A lot of guitarists stick to the same set of strings recommended when you buy a new guitar. It wouldn’t be a surprise if many of you were still using the same brand or type you bought way back when you started playing.
That’s completely fine – you know exactly what to expect from a tried and tested set. But could there be better strings out there to suit your playing now? It’s time to try out a new gauge or brand to take both your sound and playing to the next level. Here’s a very brief synopsis of why you’d change the type of strings you use:
- Different string gauges can help create specific sounds
- Your current guitar strings don’t feel comfortable
- You want to maintain steady string tension in alternate tunings
- Your strings aren’t of the required quality
Experiment with Strings as You Progress
Your string preferences naturally change over time as you become a more proficient guitarist. Thin gauge strings tend to be the popular choice for beginners because they hold a lower amount of tension across the fretboard than their thicker counterparts. This makes it easier to fret, bend and pick the strings, putting less stress on inexperienced hands.
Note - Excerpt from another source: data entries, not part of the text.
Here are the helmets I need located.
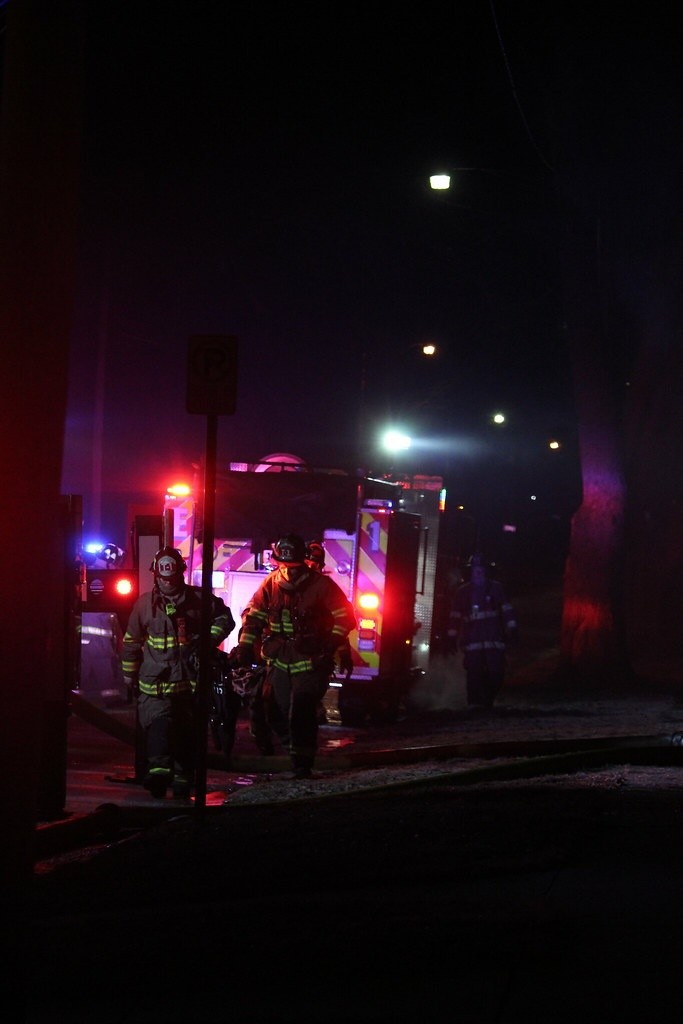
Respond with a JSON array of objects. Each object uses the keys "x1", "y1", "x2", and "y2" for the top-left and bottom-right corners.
[
  {"x1": 304, "y1": 541, "x2": 325, "y2": 565},
  {"x1": 271, "y1": 534, "x2": 306, "y2": 564},
  {"x1": 150, "y1": 546, "x2": 187, "y2": 581},
  {"x1": 466, "y1": 551, "x2": 491, "y2": 567}
]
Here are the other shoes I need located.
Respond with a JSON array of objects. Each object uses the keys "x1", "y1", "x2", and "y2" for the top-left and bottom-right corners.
[
  {"x1": 175, "y1": 778, "x2": 194, "y2": 802},
  {"x1": 283, "y1": 730, "x2": 293, "y2": 752},
  {"x1": 294, "y1": 764, "x2": 313, "y2": 779},
  {"x1": 143, "y1": 774, "x2": 168, "y2": 799}
]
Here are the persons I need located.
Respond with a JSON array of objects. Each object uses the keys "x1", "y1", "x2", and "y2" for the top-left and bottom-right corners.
[
  {"x1": 121, "y1": 547, "x2": 235, "y2": 799},
  {"x1": 447, "y1": 551, "x2": 516, "y2": 711},
  {"x1": 232, "y1": 533, "x2": 355, "y2": 778}
]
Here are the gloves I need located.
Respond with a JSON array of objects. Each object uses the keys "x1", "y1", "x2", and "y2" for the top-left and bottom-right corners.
[
  {"x1": 335, "y1": 651, "x2": 353, "y2": 680},
  {"x1": 233, "y1": 642, "x2": 255, "y2": 668},
  {"x1": 117, "y1": 671, "x2": 139, "y2": 705},
  {"x1": 316, "y1": 633, "x2": 344, "y2": 664},
  {"x1": 189, "y1": 642, "x2": 214, "y2": 672}
]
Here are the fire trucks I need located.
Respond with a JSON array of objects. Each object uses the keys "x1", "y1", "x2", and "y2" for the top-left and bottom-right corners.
[{"x1": 150, "y1": 448, "x2": 448, "y2": 733}]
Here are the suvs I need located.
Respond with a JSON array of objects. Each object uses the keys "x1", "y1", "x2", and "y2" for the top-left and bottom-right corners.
[{"x1": 64, "y1": 490, "x2": 139, "y2": 636}]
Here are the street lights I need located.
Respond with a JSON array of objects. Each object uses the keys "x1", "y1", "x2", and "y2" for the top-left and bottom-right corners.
[{"x1": 353, "y1": 339, "x2": 442, "y2": 614}]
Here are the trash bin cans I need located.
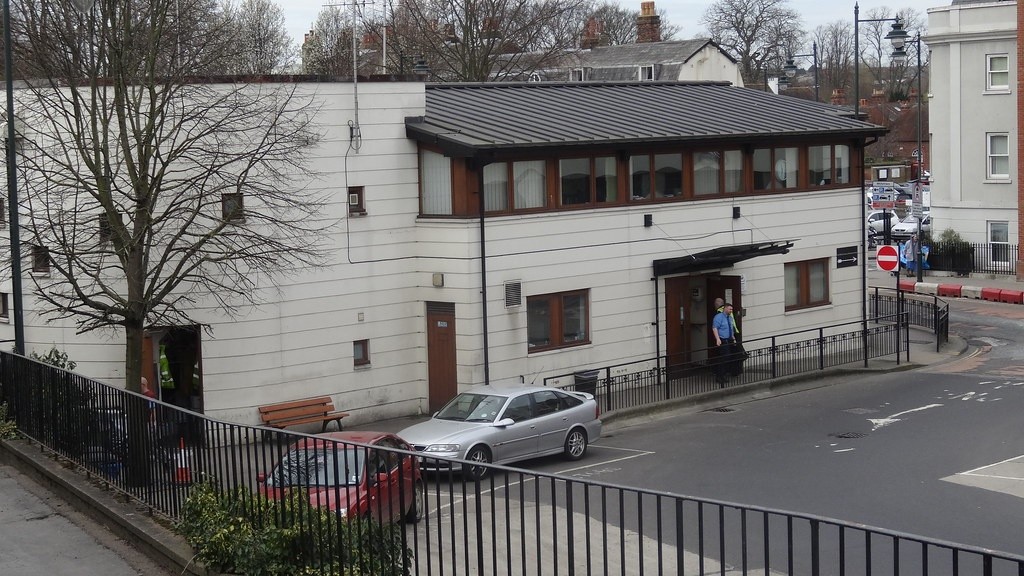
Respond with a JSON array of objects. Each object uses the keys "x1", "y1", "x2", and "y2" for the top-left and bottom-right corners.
[{"x1": 573, "y1": 371, "x2": 600, "y2": 400}]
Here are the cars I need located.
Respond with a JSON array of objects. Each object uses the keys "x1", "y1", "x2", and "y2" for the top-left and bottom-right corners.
[
  {"x1": 254, "y1": 432, "x2": 424, "y2": 537},
  {"x1": 868, "y1": 210, "x2": 899, "y2": 235},
  {"x1": 867, "y1": 169, "x2": 930, "y2": 217},
  {"x1": 890, "y1": 212, "x2": 930, "y2": 241},
  {"x1": 395, "y1": 381, "x2": 604, "y2": 480}
]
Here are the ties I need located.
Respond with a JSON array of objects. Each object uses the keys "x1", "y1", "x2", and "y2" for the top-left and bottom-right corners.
[{"x1": 727, "y1": 315, "x2": 732, "y2": 338}]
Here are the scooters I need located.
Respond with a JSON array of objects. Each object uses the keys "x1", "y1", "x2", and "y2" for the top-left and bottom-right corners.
[{"x1": 869, "y1": 224, "x2": 879, "y2": 247}]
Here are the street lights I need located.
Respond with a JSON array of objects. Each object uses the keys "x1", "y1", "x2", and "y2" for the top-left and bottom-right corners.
[
  {"x1": 3, "y1": 0, "x2": 96, "y2": 352},
  {"x1": 764, "y1": 73, "x2": 791, "y2": 92},
  {"x1": 892, "y1": 41, "x2": 923, "y2": 282},
  {"x1": 855, "y1": 16, "x2": 912, "y2": 120},
  {"x1": 785, "y1": 53, "x2": 819, "y2": 101},
  {"x1": 399, "y1": 53, "x2": 431, "y2": 80}
]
At this early stage, you should opt for packs of 8s or 9s from the likes of the Ernie Ball Slinky range, which aren’t too heavy on the fingers or the wallet if you decide the guitar isn’t for you. The choices you make here on in will be closer suited to the style of music you play.
Just as you would a guitar or amp, you’ll want to adjust your setup to suit a particular playing style when you’ve got all the basic techniques down. Strings play a massive role in the way your instrument sounds and reacts to your fingers.
Why Change String Gauge?
String manufacturers make different gauges to suit certain tunings and genres. That isn’t to say you can’t play heavy metal with thin nickel strings, for example. But it is worth relying on the tried and tested combinations for guidance.
There are four general string groupings: light, medium, heavy and hybrid sets. Check out our blog on string gauge to get a detailed breakdown on each type. Since you were most likely recommended thin strings at the beginning of your guitar journey, it’s worth experimenting with heavier gauges to get a more rounded idea of what works for you.
Rock and metal guitarists will definitely want to give heavier strings a go for their beefy tone and tight feel. Players who use half-step, whole-step or more extreme tunings will feel right at home, as thicker strings deal with the lowered tension better than your standard 9s.
Some string packs swap out just a couple of gauges in order to suit specific tunings. Say you’re playing in an open tuning; you’ll want your first, fifth and sixth strings to be heavier than usual to maintain firm tension which is lost when you downtune. A similar theory would apply if you’re using drop tunings.
Hybrid sets also deal with the conundrum combining the qualities of higher pitch light strings for solos and lower, thick strings for riffing action.